Citigroup jumped 5.4 percent to $4.17 after third-quarter earnings amounted to seven cents a share, compared with a loss of 27 cents a share in the same period a year earlier, as the lender reduced loan-loss reserves by $1.99 billion and CEO Vikram Pandit said the bank may return capital to shareholders in 2012. Ten analysts surveyed by Bloomberg estimated per-share earnings of 5 cents a share at the bank, the third-biggest in the US by assets. Bank of America Corp., Wells Fargo & Co. and Goldman Sachs Group Inc. are also scheduled to post results this week.
Bank of America advanced the most in the Dow, gaining three percent to $12.34. Wells Fargo increased 5.5 percent to $24.87, the first gain in four days as evidence of flawed foreclosure documents triggered a selloff of US bank stocks last week. The S&P 500 Financials Index climbed 1.9 percent, the most among 10 industries in the benchmark measure.
Hasbro increased 3.8 percent to $46.81. Third-quarter earnings excluding some items were $1.09 a share, beating the average analyst estimate in a Bloomberg survey by 5 percent as sales from games such as Monopoly and preschool toys such as the Mr. Potato Head brand, featured in "Toy Story 3", rose.
H&R Block Inc. declined the most in the S&P 500, tumbling 11 percent to $10.94 and helping lead a measure of consumer discretionary shares to the only decline among 10 industry groups. The largest US tax-preparation firm said it may not be able to provide customers refund anticipation loans next year because of a dispute with HSBC Holdings plc.
The US Internal Revenue Service has said it will no longer help banks including HSBC and Republic Bancorp Inc. underwrite tax refund loans that lawmakers and consumer groups say carry unfairly high interest rates. H&R Block has a contract with London-based HSBC to provide the loans through 2013.
Halliburton fell 4.8 percent to $34.09 after gaining 7.5 percent in the previous two weeks. The world's second-largest oilfield-services provider said third-quarter earnings excluding some items were 58 cents a share, exceeding the average analyst estimate by 3.4 percent. The beat was the smallest since the third quarter of 2008, according to Bloomberg data. Some analysts had estimated earnings as much as 62 cents a share.
Of the 24 companies in the S&P 500 that reported results since Oct. 7, 18 have beaten analysts' per-share earnings estimates, according to data compiled by Bloomberg. Analysts surveyed by Bloomberg predict 24 percent growth in third-quarter profit from a year earlier for S&P 500 companies, the fourth straight quarterly increase.
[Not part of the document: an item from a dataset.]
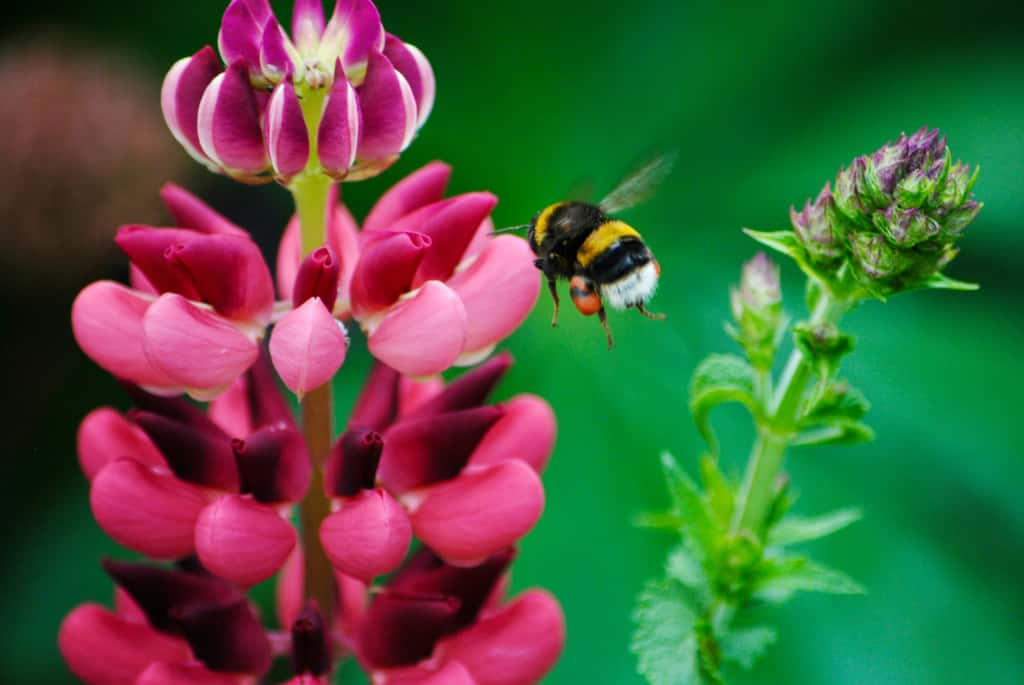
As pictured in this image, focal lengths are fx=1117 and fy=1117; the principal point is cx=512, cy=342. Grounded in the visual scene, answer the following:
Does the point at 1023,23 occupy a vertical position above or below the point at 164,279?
above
Stocks held gains as confidence among home-construction companies rose in October to the highest level in four months, a sign residential building is stabilising at depressed levels. The National Association of Home Builders/Wells Fargo confidence index increased to 16, exceeding the most optimistic forecast in a Bloomberg News survey, from 13 the prior month. The gauge was projected to rise to 14, according to the median estimate in the Bloomberg survey.
AGA Medical Holdings Inc. soared 41 percent to $20.70. St. Jude Medical Inc. agreed to buy the maker of medical devices for $20.80 a share in a cash and stock transaction valued at $1.3 billion, including assumed debt, to expand its range of heart devices.
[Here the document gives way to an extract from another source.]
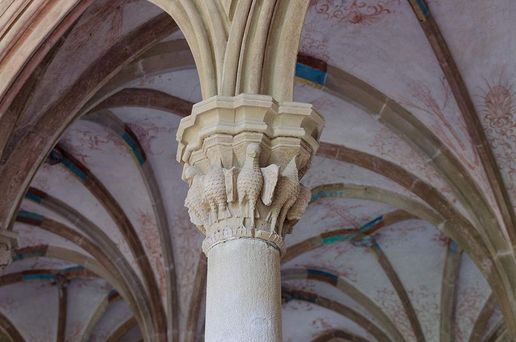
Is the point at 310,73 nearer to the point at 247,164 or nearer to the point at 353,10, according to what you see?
the point at 353,10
Fluor Corp. retreated 5.1 percent to $49.23. The largest publicly traded construction and engineering company in the US lowered its full-year earnings forecast to no more than $2.50 a share, down from its previous forecast of $2.90 a share to $3.20 a share. The company took a third-quarter charge because of delays on a wind-farm project.
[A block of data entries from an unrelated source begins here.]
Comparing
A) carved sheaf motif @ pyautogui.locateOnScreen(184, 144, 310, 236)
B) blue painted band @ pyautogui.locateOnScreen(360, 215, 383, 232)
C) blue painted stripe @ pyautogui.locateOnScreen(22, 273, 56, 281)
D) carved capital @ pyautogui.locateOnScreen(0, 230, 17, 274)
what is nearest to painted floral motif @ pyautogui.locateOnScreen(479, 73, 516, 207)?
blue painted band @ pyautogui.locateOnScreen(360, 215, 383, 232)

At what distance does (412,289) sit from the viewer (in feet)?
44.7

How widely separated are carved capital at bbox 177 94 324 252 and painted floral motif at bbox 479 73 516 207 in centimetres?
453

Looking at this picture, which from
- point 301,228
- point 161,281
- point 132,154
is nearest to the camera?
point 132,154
McMoRan Exploration Co. slid 13 percent to $16.02. The company, which has been a partner in some of the largest US offshore oil discoveries of the past decade, reported a third- quarter net loss of 26 cents a share, worse than the 22-cent loss forecast by analysts.
Quicksilver Resources Inc. surged 16 percent to $14.65. The natural-gas explorer said controlling shareholders Quicksilver Energy LP and the Darden family are considering taking the company private.